Abstract:

Since 2019, we started a project to analyze and improve the numerical strategies used by students when solving physics problems that require calculations and numerical methods. Our current research looks at the development of physical and mathematical concepts based on their relationship with arithmetic, and from this, we develop the numerical cutting strategies that students apply when solving basic physics problems. Our design considers the use of a learning cycle based on concept exploration activities, class discussions, practice problem solving, and problem solving (ACEP cycle).
In general, when solving exercises and activities, the emphasis is on using simple numerical strategies based on the concept of straight lines. Specifically, in problem-solving activities, students solve complex, non-routine situations that require a variety of algebraic skills and numerical approaches. As a result, students use physical concepts and calculus tools to model solutions to proposed problems, while using arithmetic and numerical strategies to solve problems. At the end of each learning cycle, students reflect on the connections between physics, analysis, and arithmetic with teacher guidance.
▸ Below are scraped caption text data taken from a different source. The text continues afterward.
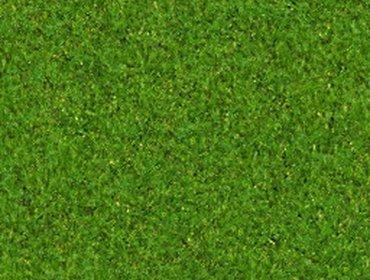 Erba prato grass lawn 169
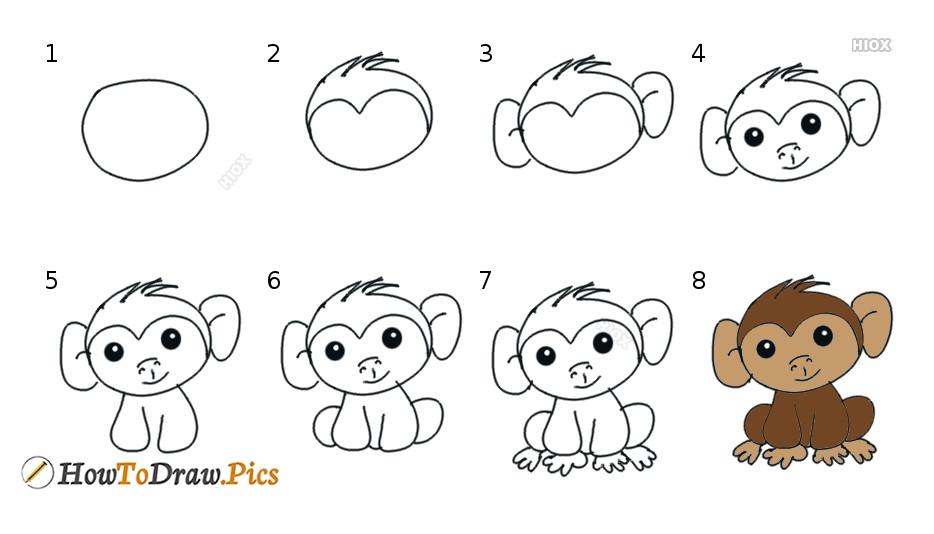 How To Draw Step By Step Monkey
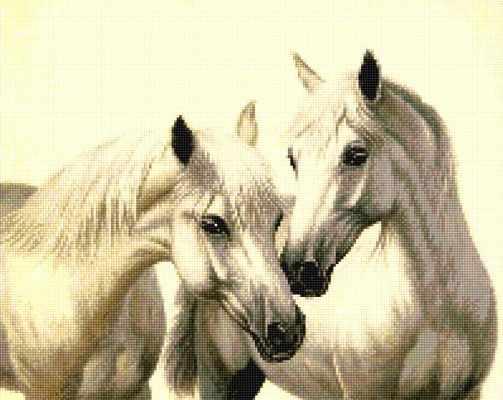 915402 Пара белых лошадей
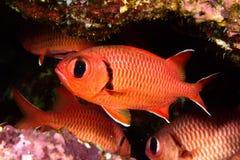 Soldierfish de Pinecone Imagen de archivo libre de regalías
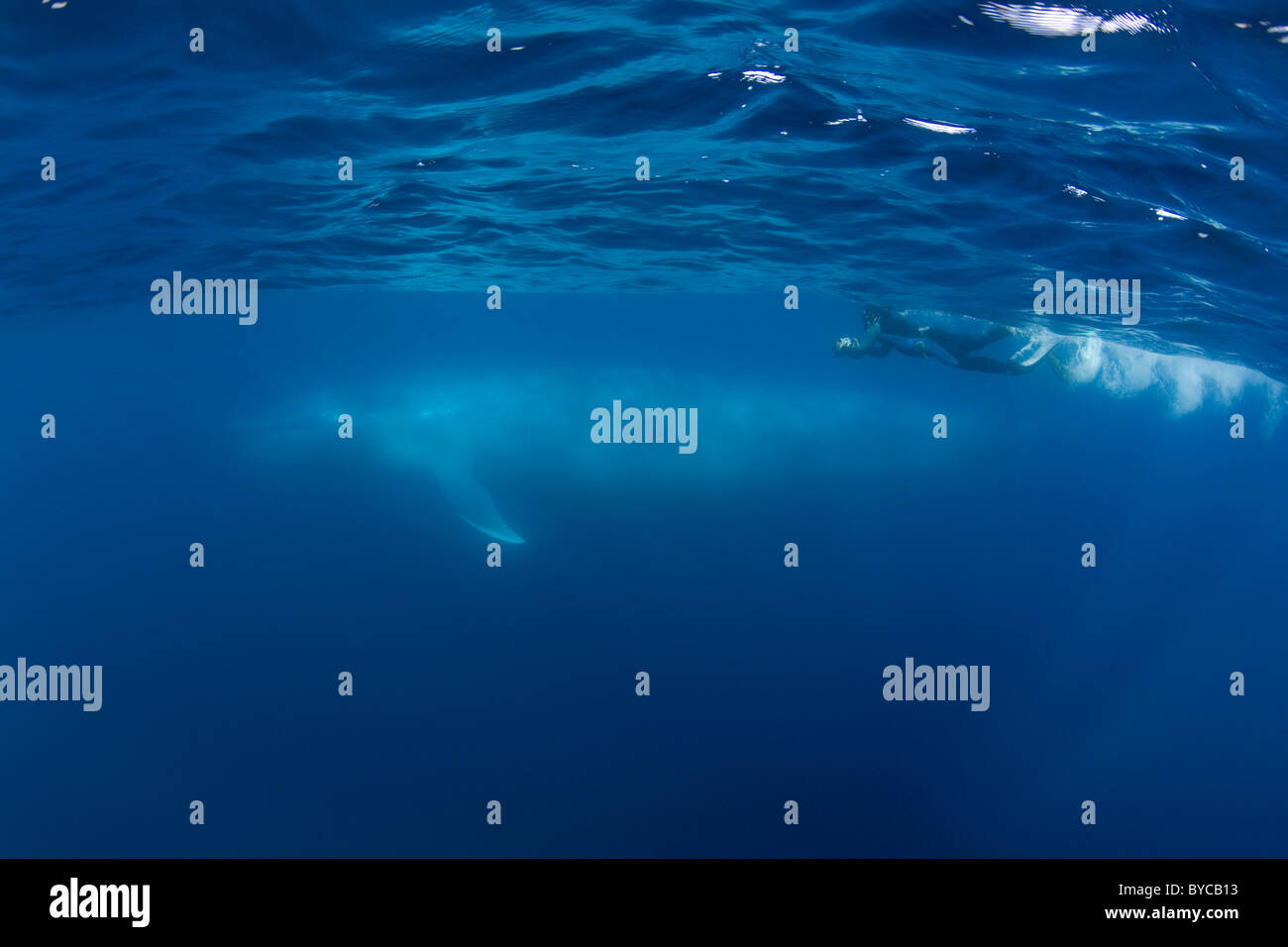 underwater photographer and blue whale ( Balaenoptera musculus ) Endangered Species California ( Eastern Pacific - Stock Image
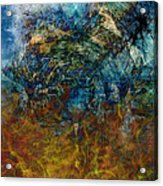 Prophecy Acrylic Print by Christopher Gaston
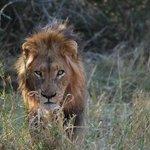 Ein Traum wurde wahr - unsere Begegnung mit dem lion king.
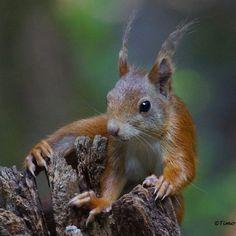 Eekhoorn op 'avontuur' gemaakt door Timo Jansen :) #Natuur #Natuurmonumenten #Fotowedstrijd
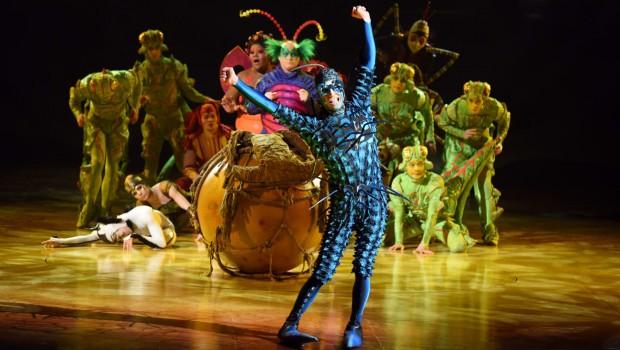 cirque-soleil-ovo-francois-guillaume-leblanc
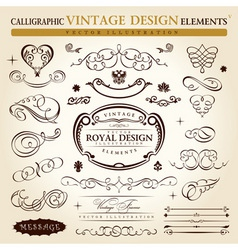 Calligraphic elements vintage ornament set vector vector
In this work, we show several complex problems and the analysis of answers of students. Some of the problems are planetary motion and Kepler and gravitation laws, rocket motion and conservation of physical laws, charged particle motion and Lorentz`s law, phase transitions and phase change materials.
The first question concerns students' concepts of planetary motion and its importance to understanding the universe and the formal development of mathematics and science. The second refers to the rocket's motion, which takes into account various physical factors such as change in mass and conservation of linear momentum. The third problem is to describe the motion in space of a charged particle in presence of electric and magnetic forces. The final problem is devoted to analyzing the physical behavior of phase change materials.

The obtained results show that students improve their understanding of physics and analytical concepts while learning classical numerical methods.

Keywords:

Dynamical systems, Tec21, Problem Based learning, Educational Innovation, Higher Education.